Но Ушастого и Гуго поблизости уже не было. Офицер бросился за угол, но увидел только, как рванулся с места «форд».
В больнице Гаранин пробыл лишь до утра. Правда, дежурный врач, толстый, обрюзгший турок с черными, как смоль, усами убеждал на ломаном немецком языке, что последствия инъекции, сделанной бандитами, могут оказаться серьезными. Но Илья Ильич отказался остаться. Его с нетерпением ждали в Москве, и он не имел права отлеживаться в Стамбуле, заставлять товарищей волноваться и гадать, что произошло. Гаранин даже не стал заявлять о нападении в полицию, объяснив врачу, что на него набросились на улице, ударили чем-то по голове, и больше он ничего не помнит. Это почти соответствовало действительности. Без конкретных, неопровержимых улик Штендер недосягаем.

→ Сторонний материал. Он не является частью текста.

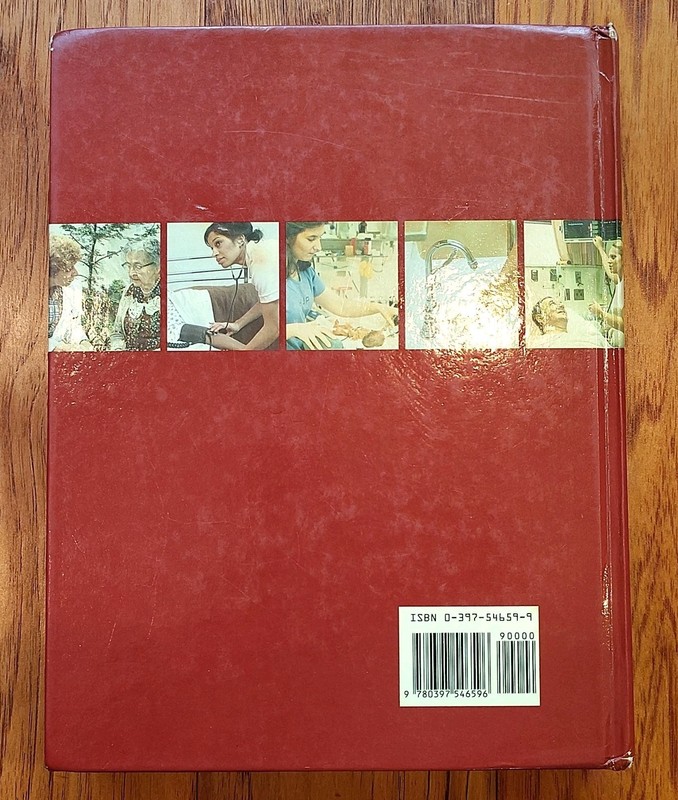 Fundamentals of Nursing: The Art and Science of Nursing Care Textbook 1989 gallery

7Москва встретила Гаранина душным августовским зноем, пропитанным запахом нагретого асфальта. И даже упругий ветер, рвавшийся в опущенное стекло «эмки», которую прислал на аэродром полковник Орлов, не освежал. Вот уже почти сутки Илья Ильич упорно старался понять: каким образом агенты абвера вышли на него в Стамбуле. Обер-лейтенант Вилли Шнель отпадал. Слежка началась еще до встречи с ним. Следовательно, он сам допустил где-то ошибку. Но где и в чем?

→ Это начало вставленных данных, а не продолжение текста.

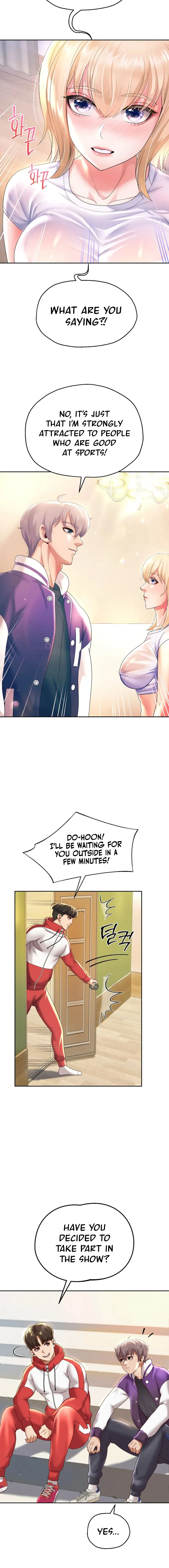 Read Born with a Surprise chapter 10 image 19 on Lezhin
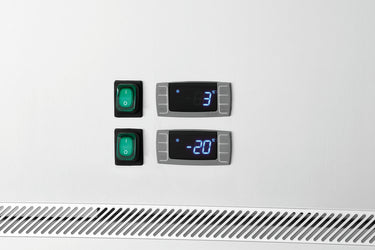 Combination fridge/freezer 484L GN210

Полковник Орлов был неподдельно рад видеть майора. Крепко обнял, усадил в мягкое кресло, которое появилось в кабинете начальника отдела в отсутствие Гаранина, налил крепчайшего чаю.
— Смотрю, вы стали настоящим иностранцем, — пошутил он, кивнув на серый в елочку щеголеватый костюм.

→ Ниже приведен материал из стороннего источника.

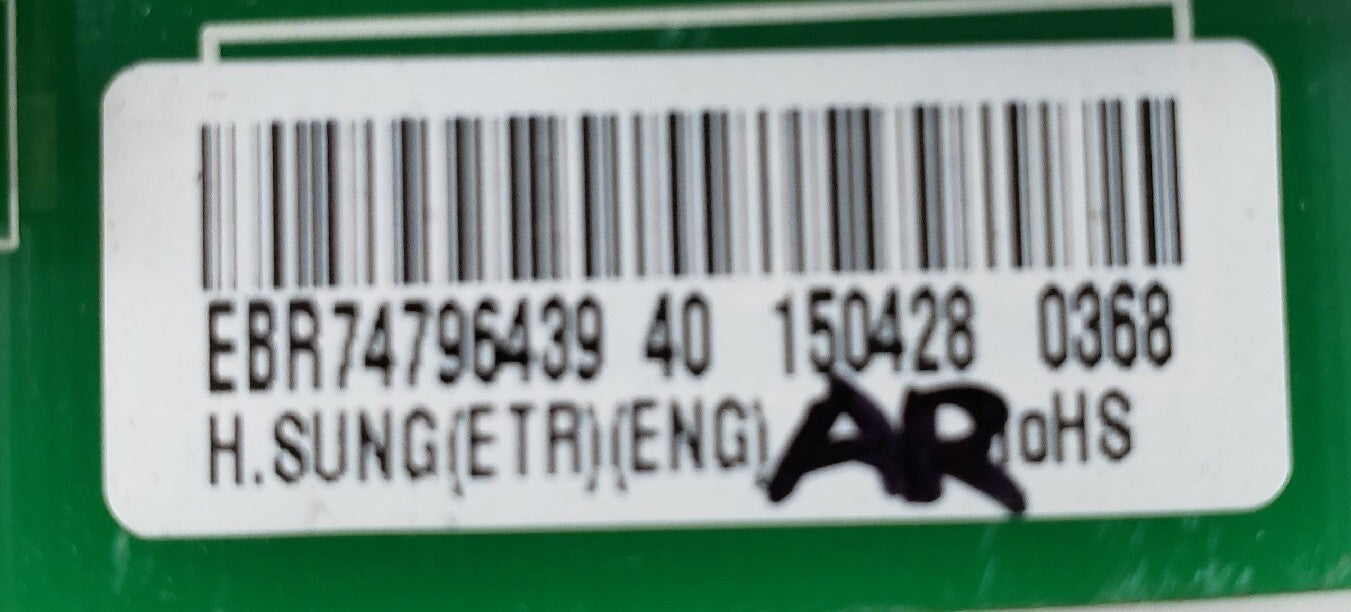 Rabon Services Group - OEM Replacement for LG Refrigerator Control EBR74796439   ⭐ ⭐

— Товарищ полковник, разрешите сначала доложить, как прошла операция, — Гаранин решительно отставил стакан на маленький столик.
— А вы, Илья Ильич, попробуйте сочетать оба этих дела, одно другому не помешает. А в такую жару, — Орлов кивнул в сторону открытого окна, откуда струился раскаленный воздух, — чай — первое дело. Поверьте народной мудрости Востока и моему собственному опыту.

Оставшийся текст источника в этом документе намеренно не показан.